Topchik highlighted the emerging push toward rural hospital clinically integrated networks as another trend to watch.

However, not much data have emerged about whether such arrangements have boosted the finances of their rural hospital members, said Topchik and Waters.

Consolidation. Merging with a health system or other independent hospitals has benefited some rural hospitals. A majority (55%) of rural hospitals that closed from 2011  to 2021 were stand-alone hospitals, according to a 2024 analysis conducted by Dobson DaVanzo & Associates, a healthcare consulting firm. It also found that average total margins for acquired rural hospitals improved from 1.5% prior to affiliation to 2.3% post-affiliation.

Consolidation has provided some rural hospitals the technological infrastructure and back-office functions to participate in VBP, said Waters.

Even though mergers and acquisitions (M&A) slowed in 2025, at least 11 rural hospitals either joined health systems or partnered with another hospital to form a system.
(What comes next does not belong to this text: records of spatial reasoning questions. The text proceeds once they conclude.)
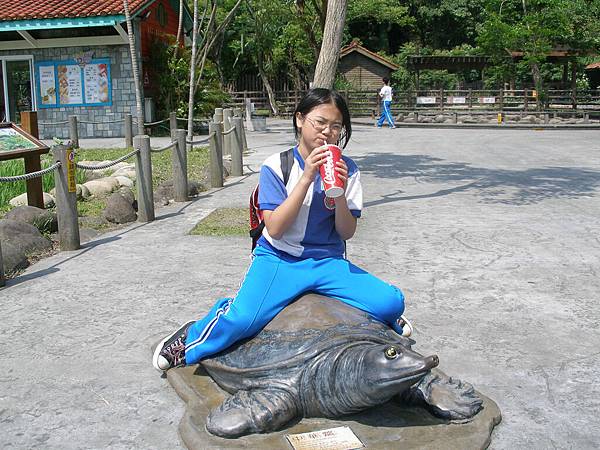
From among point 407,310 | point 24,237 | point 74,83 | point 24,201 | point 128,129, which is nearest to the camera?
point 407,310

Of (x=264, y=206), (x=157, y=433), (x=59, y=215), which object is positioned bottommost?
(x=157, y=433)

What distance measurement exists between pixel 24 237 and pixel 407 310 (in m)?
3.77

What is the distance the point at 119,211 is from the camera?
8266 mm

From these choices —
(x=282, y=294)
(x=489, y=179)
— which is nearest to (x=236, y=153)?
(x=489, y=179)

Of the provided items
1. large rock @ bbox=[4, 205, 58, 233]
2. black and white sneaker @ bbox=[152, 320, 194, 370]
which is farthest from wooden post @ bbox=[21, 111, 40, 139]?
black and white sneaker @ bbox=[152, 320, 194, 370]

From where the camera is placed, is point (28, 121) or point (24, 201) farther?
point (28, 121)

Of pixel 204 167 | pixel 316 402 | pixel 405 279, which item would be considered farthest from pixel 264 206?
pixel 204 167

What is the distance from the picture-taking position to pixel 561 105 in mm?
31438

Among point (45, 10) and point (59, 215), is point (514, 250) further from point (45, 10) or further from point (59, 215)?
point (45, 10)

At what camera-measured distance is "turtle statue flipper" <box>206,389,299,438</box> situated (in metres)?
3.00

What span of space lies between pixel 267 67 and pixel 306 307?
33108 millimetres

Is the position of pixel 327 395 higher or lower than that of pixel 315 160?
lower

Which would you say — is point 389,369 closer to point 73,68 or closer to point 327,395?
point 327,395

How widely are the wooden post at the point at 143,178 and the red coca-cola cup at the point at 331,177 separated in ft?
18.0
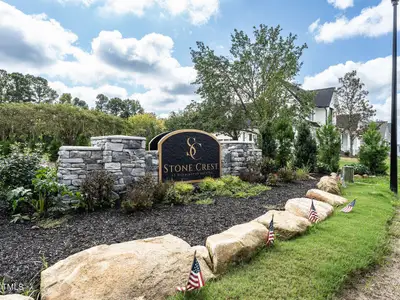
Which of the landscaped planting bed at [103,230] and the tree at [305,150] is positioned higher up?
the tree at [305,150]

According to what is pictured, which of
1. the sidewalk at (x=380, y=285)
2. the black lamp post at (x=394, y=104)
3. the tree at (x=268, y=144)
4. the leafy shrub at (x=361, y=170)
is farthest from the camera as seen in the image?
the leafy shrub at (x=361, y=170)

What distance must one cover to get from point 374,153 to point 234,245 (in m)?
11.2

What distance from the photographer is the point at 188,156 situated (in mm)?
6836

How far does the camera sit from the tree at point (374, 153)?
10689mm

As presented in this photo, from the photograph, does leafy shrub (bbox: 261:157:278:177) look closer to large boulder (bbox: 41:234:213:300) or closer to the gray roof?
large boulder (bbox: 41:234:213:300)

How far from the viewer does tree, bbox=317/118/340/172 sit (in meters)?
10.4

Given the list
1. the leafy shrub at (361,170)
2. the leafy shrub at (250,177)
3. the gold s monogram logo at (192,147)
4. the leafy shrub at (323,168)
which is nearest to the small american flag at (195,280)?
the gold s monogram logo at (192,147)

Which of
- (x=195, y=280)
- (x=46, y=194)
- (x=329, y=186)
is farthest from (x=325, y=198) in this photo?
(x=46, y=194)

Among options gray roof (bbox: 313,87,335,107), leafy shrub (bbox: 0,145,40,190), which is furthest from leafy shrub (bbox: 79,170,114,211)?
gray roof (bbox: 313,87,335,107)

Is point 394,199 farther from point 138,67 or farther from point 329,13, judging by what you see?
point 138,67

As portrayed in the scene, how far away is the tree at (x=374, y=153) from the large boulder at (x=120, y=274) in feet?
37.4

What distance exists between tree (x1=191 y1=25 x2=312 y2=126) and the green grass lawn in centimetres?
1212

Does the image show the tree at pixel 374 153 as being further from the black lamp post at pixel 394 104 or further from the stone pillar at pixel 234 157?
the stone pillar at pixel 234 157

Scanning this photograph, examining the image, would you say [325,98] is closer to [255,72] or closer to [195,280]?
[255,72]
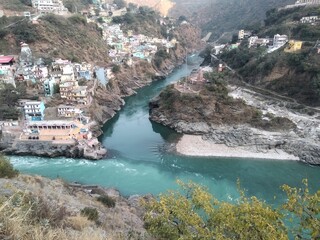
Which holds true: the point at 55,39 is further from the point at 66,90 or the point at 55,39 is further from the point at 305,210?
the point at 305,210

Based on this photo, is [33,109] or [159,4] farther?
[159,4]

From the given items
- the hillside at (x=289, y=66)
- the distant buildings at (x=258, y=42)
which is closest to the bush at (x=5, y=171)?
the hillside at (x=289, y=66)

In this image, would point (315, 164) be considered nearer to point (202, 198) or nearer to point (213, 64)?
point (202, 198)

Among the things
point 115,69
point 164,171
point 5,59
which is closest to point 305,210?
point 164,171

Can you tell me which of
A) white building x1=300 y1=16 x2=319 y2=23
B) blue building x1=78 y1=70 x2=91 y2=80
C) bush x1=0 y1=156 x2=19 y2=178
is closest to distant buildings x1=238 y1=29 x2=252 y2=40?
white building x1=300 y1=16 x2=319 y2=23

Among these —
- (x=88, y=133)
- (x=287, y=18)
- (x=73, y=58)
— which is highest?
(x=287, y=18)

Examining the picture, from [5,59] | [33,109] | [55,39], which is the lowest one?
[33,109]

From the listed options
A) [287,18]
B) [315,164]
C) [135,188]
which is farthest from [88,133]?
[287,18]

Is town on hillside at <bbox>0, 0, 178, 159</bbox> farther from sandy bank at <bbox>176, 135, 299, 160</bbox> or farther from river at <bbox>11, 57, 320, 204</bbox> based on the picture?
sandy bank at <bbox>176, 135, 299, 160</bbox>
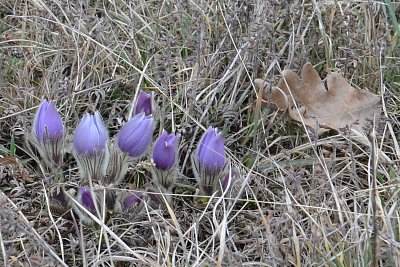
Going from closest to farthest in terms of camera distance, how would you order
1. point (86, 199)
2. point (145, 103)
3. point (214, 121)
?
point (86, 199), point (145, 103), point (214, 121)

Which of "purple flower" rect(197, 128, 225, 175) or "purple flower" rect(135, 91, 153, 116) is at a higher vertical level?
"purple flower" rect(135, 91, 153, 116)

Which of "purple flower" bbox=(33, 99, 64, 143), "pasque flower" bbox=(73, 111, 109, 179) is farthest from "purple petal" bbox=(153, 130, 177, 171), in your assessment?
"purple flower" bbox=(33, 99, 64, 143)

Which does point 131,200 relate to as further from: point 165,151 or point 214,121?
point 214,121

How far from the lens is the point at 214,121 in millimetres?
1871

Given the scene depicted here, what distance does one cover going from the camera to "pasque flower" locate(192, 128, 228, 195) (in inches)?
62.4

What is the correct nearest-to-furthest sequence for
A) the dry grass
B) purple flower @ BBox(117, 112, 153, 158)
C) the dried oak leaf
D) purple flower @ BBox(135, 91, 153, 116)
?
the dry grass, purple flower @ BBox(117, 112, 153, 158), purple flower @ BBox(135, 91, 153, 116), the dried oak leaf

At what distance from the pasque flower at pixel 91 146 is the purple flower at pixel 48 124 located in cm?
6

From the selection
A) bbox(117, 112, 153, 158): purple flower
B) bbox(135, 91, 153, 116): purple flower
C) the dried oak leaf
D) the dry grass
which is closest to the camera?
the dry grass

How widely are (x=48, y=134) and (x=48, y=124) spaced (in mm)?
22

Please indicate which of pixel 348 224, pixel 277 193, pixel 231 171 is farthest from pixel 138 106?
pixel 348 224

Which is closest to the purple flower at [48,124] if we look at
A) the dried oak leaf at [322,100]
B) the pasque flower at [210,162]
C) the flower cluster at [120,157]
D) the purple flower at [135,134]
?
the flower cluster at [120,157]

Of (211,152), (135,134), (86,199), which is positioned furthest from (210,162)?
(86,199)

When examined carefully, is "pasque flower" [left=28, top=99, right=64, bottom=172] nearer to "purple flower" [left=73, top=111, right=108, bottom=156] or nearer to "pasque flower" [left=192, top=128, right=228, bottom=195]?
"purple flower" [left=73, top=111, right=108, bottom=156]

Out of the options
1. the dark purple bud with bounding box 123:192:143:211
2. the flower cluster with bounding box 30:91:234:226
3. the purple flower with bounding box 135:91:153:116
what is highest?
the purple flower with bounding box 135:91:153:116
Those included:

  • Hugh Chatham Health, an 81-bed acute care hospital in Elkin, North Carolina, joined Atrium Health Wake Forest Baptist, which is part of the larger Advocate Health system.
  • In Oklahoma, Comanche County Memorial Hospital, a 265-bed rural hospital, announced an agreement to acquire Southwestern Medical Center, 199-bed rural hospital, and form a health system called Memorial Health System of Southwest Oklahoma.

Critical access hospital (CAH). Conversions to CAH’s have increased in recent years and are used by some to garner higher payment rates in exchange for a low number of inpatient beds. Forty-five hospitals have converted to CAH status over the last three years, according to one tracker.

Last year, Fitch specifically cited the CAH status — and the higher Medicare payments that come with that — in supporting Grande Ronde Hospital’s expectation that operating EBITDA margins would hit 9% by the end of fiscal 2026. That would be a big turnaround from the rural Oregon hospital’s 1.9% operating EBITDA margin in fiscal 2025, which was driven by inflation, turnover and elevated expenses from a 2022 expansion project.

Rural emergency hospital (REH). REH conversions are among the most fraught options for local hospital leaders because they provide higher payments but only in exchange for eliminating inpatient services. Forty-three rural hospitals have converted to REH status since January 2023, according to Sheps Center.